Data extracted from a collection
.....

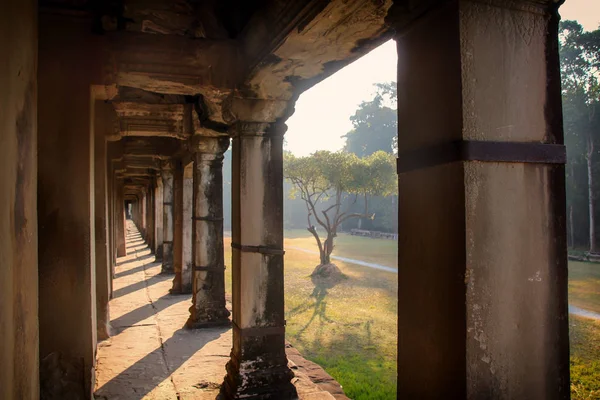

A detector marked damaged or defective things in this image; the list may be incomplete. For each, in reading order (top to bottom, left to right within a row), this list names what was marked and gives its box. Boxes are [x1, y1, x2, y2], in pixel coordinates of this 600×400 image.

rusted iron band [398, 140, 568, 173]
rusted iron band [232, 318, 286, 338]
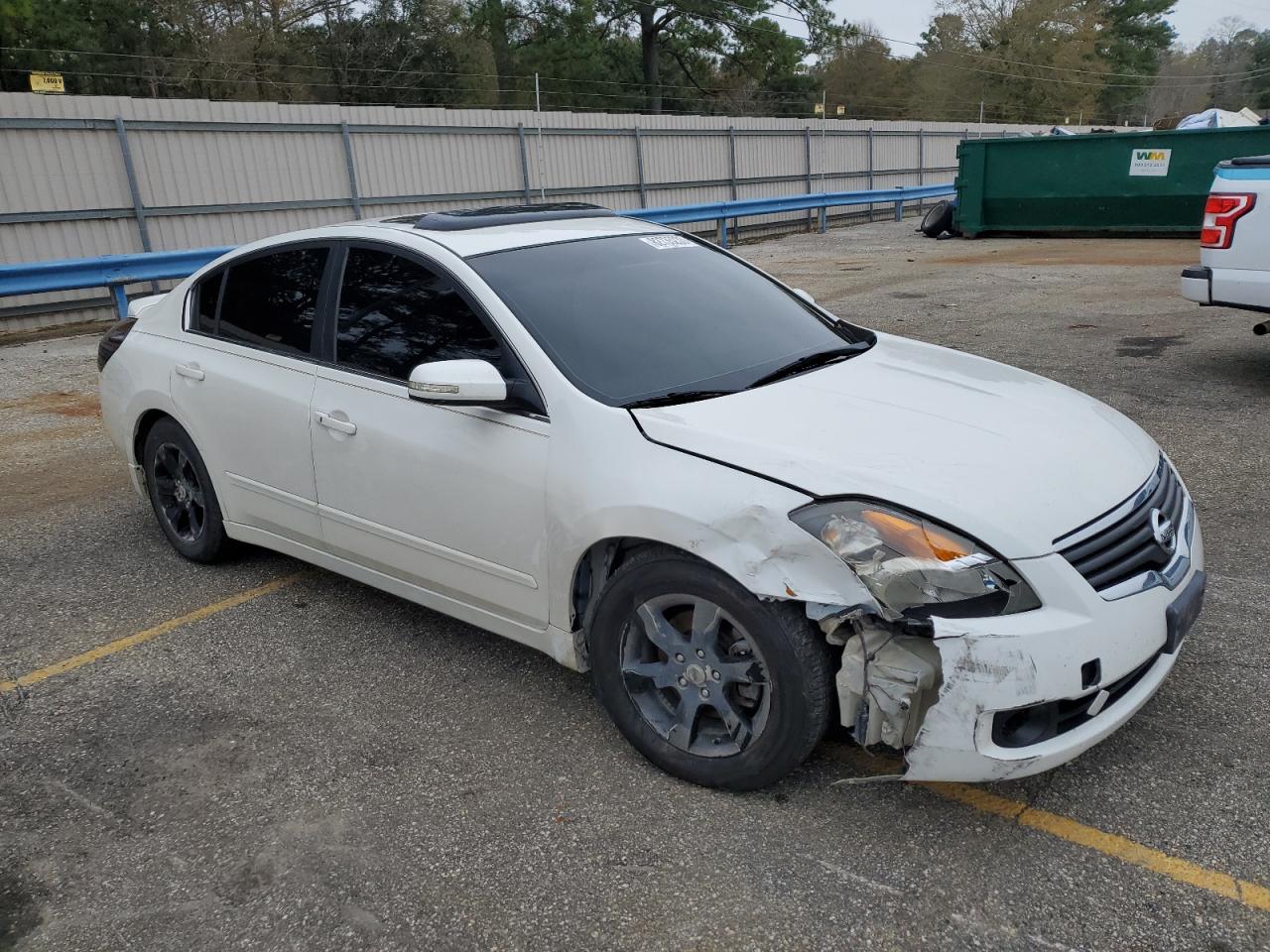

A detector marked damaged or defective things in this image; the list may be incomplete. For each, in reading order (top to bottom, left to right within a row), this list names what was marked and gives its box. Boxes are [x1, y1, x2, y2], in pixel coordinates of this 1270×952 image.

broken headlight [792, 502, 1041, 622]
damaged front bumper [818, 523, 1204, 781]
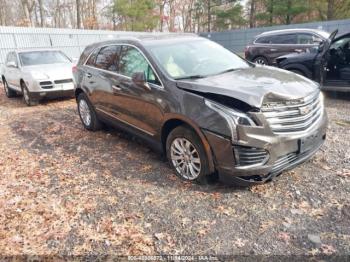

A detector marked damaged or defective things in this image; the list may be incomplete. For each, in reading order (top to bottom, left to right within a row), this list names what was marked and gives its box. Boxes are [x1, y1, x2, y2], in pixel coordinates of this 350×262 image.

crumpled hood [22, 62, 73, 80]
damaged suv [74, 35, 328, 186]
crumpled hood [178, 66, 320, 108]
damaged front bumper [204, 109, 326, 186]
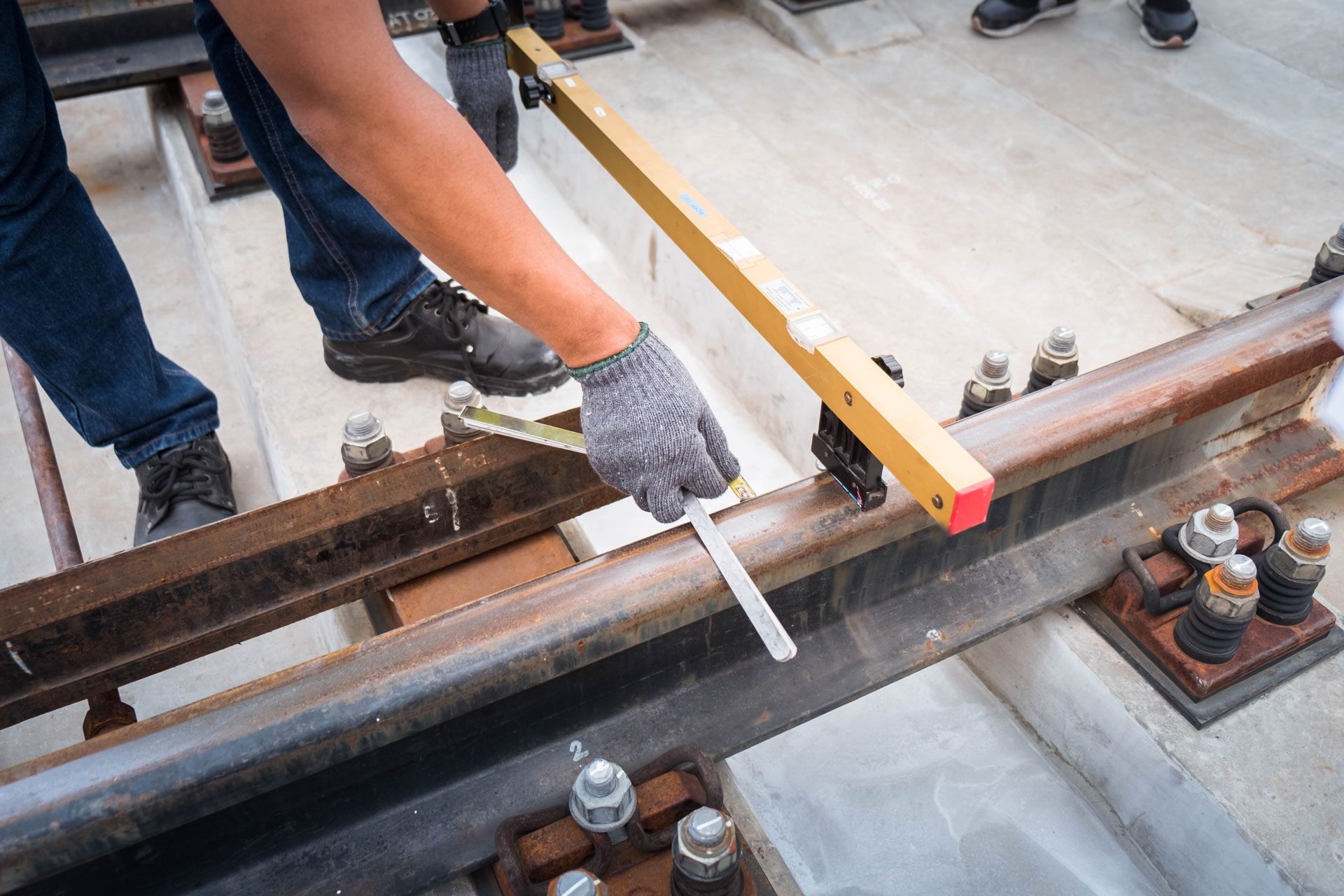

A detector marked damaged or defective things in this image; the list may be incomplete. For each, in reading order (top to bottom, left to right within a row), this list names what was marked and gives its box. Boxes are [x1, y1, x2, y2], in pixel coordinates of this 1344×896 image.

rusty rail head [1, 344, 82, 566]
rusty metal surface [0, 411, 621, 730]
rusty rail head [0, 281, 1338, 896]
rusty metal surface [8, 281, 1344, 896]
rusty metal surface [1096, 526, 1338, 698]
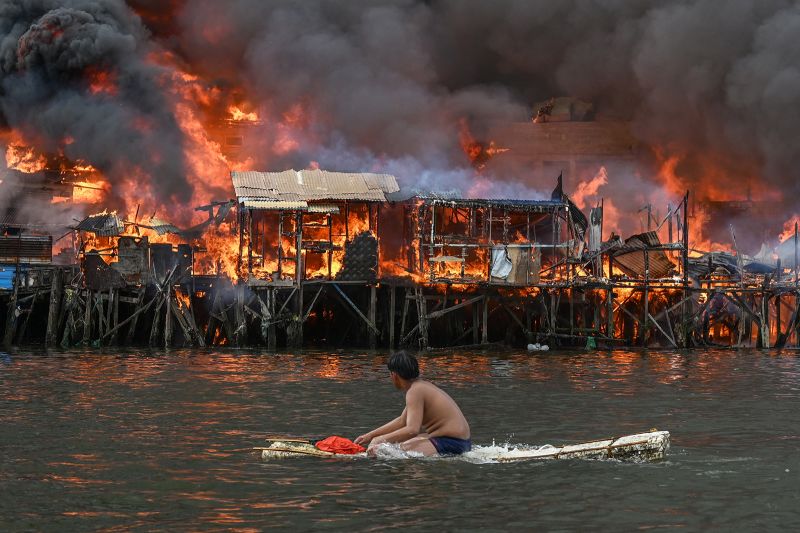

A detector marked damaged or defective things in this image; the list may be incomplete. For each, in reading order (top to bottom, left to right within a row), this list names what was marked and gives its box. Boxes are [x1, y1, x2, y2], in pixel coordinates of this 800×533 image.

rusty roof panel [230, 169, 398, 203]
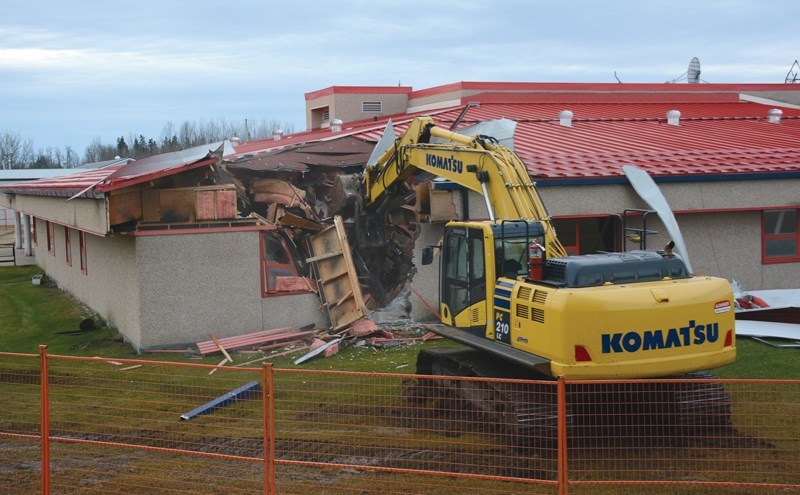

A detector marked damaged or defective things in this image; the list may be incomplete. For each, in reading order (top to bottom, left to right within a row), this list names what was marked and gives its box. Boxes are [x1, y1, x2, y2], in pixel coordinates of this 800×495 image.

broken board [308, 215, 368, 332]
damaged building [4, 80, 800, 348]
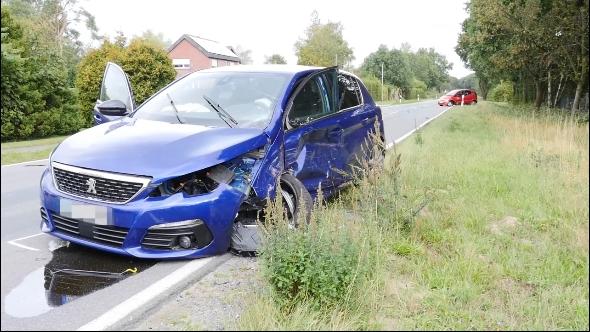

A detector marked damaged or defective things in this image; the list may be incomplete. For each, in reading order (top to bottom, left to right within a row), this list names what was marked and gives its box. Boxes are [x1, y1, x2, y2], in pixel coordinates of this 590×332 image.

broken headlight [150, 147, 266, 198]
crashed blue car [39, 63, 386, 258]
detached wheel [280, 174, 314, 226]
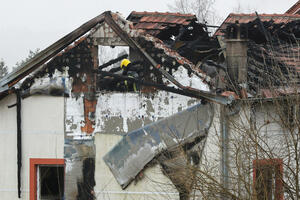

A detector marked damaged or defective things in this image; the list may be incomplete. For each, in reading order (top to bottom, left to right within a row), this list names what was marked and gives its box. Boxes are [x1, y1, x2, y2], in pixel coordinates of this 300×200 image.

damaged wall [0, 94, 64, 200]
broken window [37, 166, 63, 200]
broken window [253, 159, 284, 200]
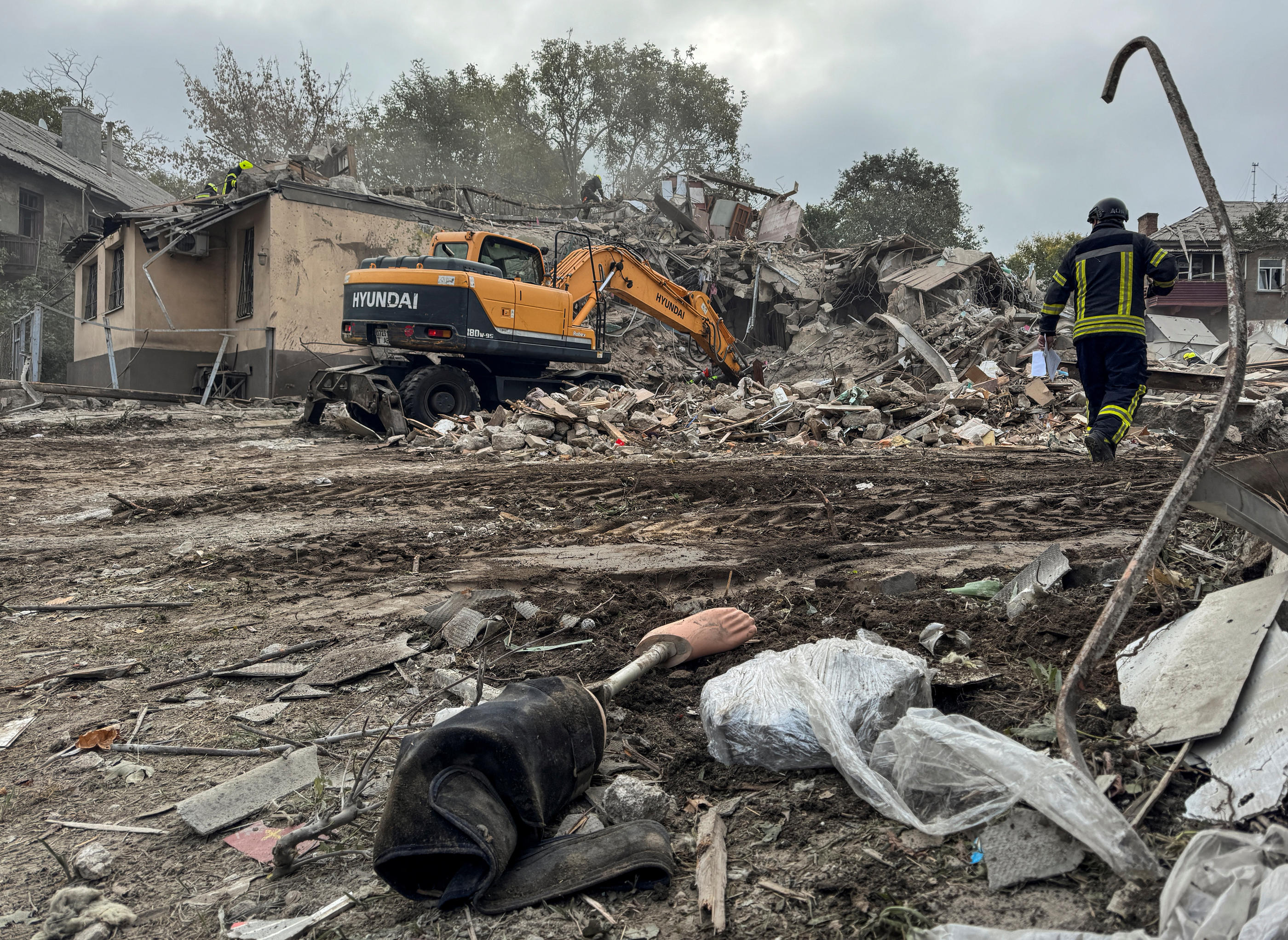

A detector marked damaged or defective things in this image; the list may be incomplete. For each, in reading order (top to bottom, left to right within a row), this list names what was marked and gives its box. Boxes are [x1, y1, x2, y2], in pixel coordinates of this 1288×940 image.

broken window frame [18, 188, 44, 239]
broken window frame [81, 258, 97, 321]
broken window frame [107, 246, 125, 311]
broken window frame [236, 226, 255, 318]
broken window frame [1257, 255, 1277, 291]
broken concrete slab [301, 631, 417, 680]
broken concrete slab [1118, 572, 1288, 747]
broken concrete slab [234, 700, 292, 721]
broken concrete slab [1179, 623, 1288, 819]
broken concrete slab [178, 741, 321, 829]
broken concrete slab [973, 803, 1087, 891]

.....

■ Problem ■
A word-for-word retyping of every record is required, without the pictures.

■ Solution for this problem ■
A detector marked damaged or defective things in this image; the list may be incomplete. For each, in reading order (top to bottom, left to right within a row), this list names what was marked and gives its box. Boxes are [x1, y1, x2, y2], in pixel coordinates of this 600×400 image.

rusted iron band [398, 140, 568, 173]
rusted iron band [232, 318, 286, 338]

A detector marked damaged or defective things in this image; the list may be incomplete. For each, in reading order (top to bottom, left to right within a row), this list names what was marked and gives its box. Boxes are [x1, y1, x2, y2], in pixel coordinates of this 1270×952 image.

broken headlight [792, 502, 1041, 622]
damaged front bumper [818, 523, 1204, 781]

A detector marked damaged or defective things in this image; the list may be incomplete. For each, in reading order (top to bottom, left to right within a row), this list names what was marked and gives its box. Boxes are [x1, y1, x2, y2], in pixel coordinates of this 350×262 image.

crumpled hood [22, 62, 73, 80]
damaged suv [74, 35, 328, 186]
crumpled hood [178, 66, 320, 108]
damaged front bumper [204, 109, 326, 186]

A detector marked damaged or defective things in this image; the list may be incomplete. For each, in reading order (top to bottom, left to right within a row), this list names what was marked and gives its box. Boxes are [x1, y1, x2, y2], in pixel coordinates of this 1344×896 image.

rusty rail head [1, 344, 82, 566]
rusty metal surface [0, 411, 621, 730]
rusty rail head [0, 281, 1338, 896]
rusty metal surface [8, 281, 1344, 896]
rusty metal surface [1096, 526, 1338, 698]

A detector marked damaged or defective things in this image; the list may be incomplete. For each, in reading order (top to bottom, left to right within a row), this list names what was marked and gives its box. Boxes are [x1, y1, x2, y2], in pixel coordinates of this 800×533 image.

rusty roof panel [230, 169, 398, 203]

A detector marked damaged or defective things in this image; the list may be incomplete. For each, in reading order (top to bottom, left to right within a row), this list names what was marked and gives its box. Boxes are [x1, y1, x2, y2], in pixel coordinates of this 800×495 image.

broken board [308, 215, 368, 332]
damaged building [4, 80, 800, 348]

A detector marked damaged or defective things in this image; the list may be incomplete. For each, in reading order (top to bottom, left to right within a row), this list names what was marked and gives its box. Boxes are [x1, y1, x2, y2], in pixel coordinates of this 590×332 image.

broken headlight [150, 147, 266, 198]
crashed blue car [39, 63, 386, 258]
detached wheel [280, 174, 314, 226]

A detector marked damaged or defective things in this image; the list may be incomplete. For each, in reading order (top to bottom, left to right within a row), this list names what was marked and gives its box. Boxes are [x1, y1, x2, y2], in pixel coordinates of this 300×200 image.

damaged wall [0, 94, 64, 200]
broken window [37, 166, 63, 200]
broken window [253, 159, 284, 200]

A detector marked damaged or defective things in this image; the list may be incomplete. For each, in reading order (top to bottom, left to right within a row), this list names what was marked and gives its box. Boxes are [x1, y1, x2, y2], in pixel coordinates of this 1288×940 image.

broken window frame [18, 188, 44, 239]
broken window frame [81, 258, 97, 321]
broken window frame [107, 246, 125, 311]
broken window frame [236, 226, 255, 318]
broken window frame [1257, 255, 1277, 291]
broken concrete slab [301, 631, 417, 680]
broken concrete slab [1118, 572, 1288, 747]
broken concrete slab [234, 700, 292, 721]
broken concrete slab [1179, 623, 1288, 819]
broken concrete slab [178, 741, 321, 829]
broken concrete slab [973, 803, 1087, 891]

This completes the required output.